Quite honestly, Dylan looked like he would rather have been filing his limbs off with a blunt knife than be on the stage. And it took me until three years ago to realise that’s what Bob Dylan does. Dylan doesn’t look happy, doesn’t look animated, doesn’t look agreeable. He’s just Bob Dylan, and when our paths collided a second time, stuck inside of the historic Saenger Theatre in Mobile, Alabama, in November 2016, on our way to Memphis (I kid you not) and just a week after the orange ogre Donald Trump won the presidential election, that’s when it finally hit home.

Dylan did the same non-smiley non-talky thing, only being in his mid 70s he was rather more seated at the piano this time around, with a set list that was dominated by his two most recent albums celebrating the great American songbook of standards made famous by Frank Sinatra. More Hollywood Capitol than Nashville Skyline then. Make mine a ’69.

Talking of skylines in Nashville, this was just a week after the Dylan concert. Obviously I wasn’t the one driving.

Future plans for the Bootleg Series are unclear, but a 1990s Time Out of Mind set and one that chronicles Dylan’s pre-fame folk period in Minnesota and New York are both in contention. But the steep decline in the market for physical product does put its future in some jeopardy. “We have to also see how long people keep buying these things,” a Dylan source told Rolling Stone. “We’ll see what happens. Right now, there’s a certain amount of physical that still gets sold, so we’d like to keep doing them.”

Steve Pafford

*13 February was the day after my parents were married. The 50th Anniversary Collection 1969 takes you on a sideshow journey through to the Self Portrait sessions of 3 May 1969, the month before I was born. The 2CD was issued on 6 December 2019, my mum’s 71st birthday so basically the Pafford-Briggs rock. They even have roads named after them in Nashville.

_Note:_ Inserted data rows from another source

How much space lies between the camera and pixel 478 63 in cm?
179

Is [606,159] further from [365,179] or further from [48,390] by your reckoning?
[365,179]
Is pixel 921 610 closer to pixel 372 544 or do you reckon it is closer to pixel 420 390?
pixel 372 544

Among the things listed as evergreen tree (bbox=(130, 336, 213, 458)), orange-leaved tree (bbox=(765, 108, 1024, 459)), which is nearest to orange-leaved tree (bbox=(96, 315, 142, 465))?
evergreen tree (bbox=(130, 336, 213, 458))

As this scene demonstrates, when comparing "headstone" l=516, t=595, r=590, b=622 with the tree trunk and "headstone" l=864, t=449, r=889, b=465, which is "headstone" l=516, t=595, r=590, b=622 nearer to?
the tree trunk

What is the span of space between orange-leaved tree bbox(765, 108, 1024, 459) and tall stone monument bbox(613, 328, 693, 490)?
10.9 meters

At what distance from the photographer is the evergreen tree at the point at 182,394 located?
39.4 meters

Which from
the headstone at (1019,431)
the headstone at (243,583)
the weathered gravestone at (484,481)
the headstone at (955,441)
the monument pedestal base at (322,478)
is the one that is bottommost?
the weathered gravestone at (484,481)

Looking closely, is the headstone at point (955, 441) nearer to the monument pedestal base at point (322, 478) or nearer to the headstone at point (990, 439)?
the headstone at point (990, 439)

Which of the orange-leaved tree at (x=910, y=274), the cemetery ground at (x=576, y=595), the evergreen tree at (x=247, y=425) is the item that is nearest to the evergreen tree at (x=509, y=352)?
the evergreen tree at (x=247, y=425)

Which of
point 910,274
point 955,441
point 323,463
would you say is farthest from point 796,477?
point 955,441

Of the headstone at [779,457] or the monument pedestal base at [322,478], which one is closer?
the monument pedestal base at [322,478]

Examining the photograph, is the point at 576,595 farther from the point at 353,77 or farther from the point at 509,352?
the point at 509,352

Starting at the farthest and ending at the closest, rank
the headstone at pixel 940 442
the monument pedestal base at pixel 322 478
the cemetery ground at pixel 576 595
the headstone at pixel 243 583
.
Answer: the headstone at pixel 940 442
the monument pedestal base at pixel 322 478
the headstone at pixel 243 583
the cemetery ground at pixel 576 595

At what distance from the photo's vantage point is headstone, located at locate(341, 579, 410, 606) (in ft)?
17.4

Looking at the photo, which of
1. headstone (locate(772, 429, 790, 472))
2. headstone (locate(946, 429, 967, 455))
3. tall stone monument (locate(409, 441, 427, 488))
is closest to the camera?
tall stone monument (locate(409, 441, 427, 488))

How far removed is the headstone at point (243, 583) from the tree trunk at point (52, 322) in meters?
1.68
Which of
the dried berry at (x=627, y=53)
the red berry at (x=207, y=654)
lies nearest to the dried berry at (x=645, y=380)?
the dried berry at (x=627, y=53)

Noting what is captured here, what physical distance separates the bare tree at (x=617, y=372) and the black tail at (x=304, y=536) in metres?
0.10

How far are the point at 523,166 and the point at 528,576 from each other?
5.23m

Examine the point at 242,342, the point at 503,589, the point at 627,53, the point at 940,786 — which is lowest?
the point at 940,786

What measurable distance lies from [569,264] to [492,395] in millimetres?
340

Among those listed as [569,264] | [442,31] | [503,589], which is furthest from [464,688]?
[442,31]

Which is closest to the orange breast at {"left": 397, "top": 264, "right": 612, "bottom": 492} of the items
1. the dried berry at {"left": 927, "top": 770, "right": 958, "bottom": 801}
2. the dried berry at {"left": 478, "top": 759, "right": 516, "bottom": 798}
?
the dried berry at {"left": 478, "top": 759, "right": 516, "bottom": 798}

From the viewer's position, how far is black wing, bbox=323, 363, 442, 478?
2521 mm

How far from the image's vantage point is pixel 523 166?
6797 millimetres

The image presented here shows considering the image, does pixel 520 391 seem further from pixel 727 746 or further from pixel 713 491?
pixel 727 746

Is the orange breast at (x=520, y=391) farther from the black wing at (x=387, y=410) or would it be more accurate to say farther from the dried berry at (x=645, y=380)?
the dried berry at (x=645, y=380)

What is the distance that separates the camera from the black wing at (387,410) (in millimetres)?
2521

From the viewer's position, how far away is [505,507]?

**The first Dylan composition I owned, as featured on 1986’s Roxy Music dominated Street Life: 20 Great Hits, was indeed that exhilarating radical reworking of A Hard Rain’s A-Gonna Fall, which gave Bryan Ferry his first taste of solo success in October 1973 and the lead single from his covers opus These Foolish Things. Bringing things full circle, Dylan tackled the latter 1935 title track on his triple set of standards Triplicate in 2017. It’s only right that a Dylan-related tune should help us remember, and remember fondly.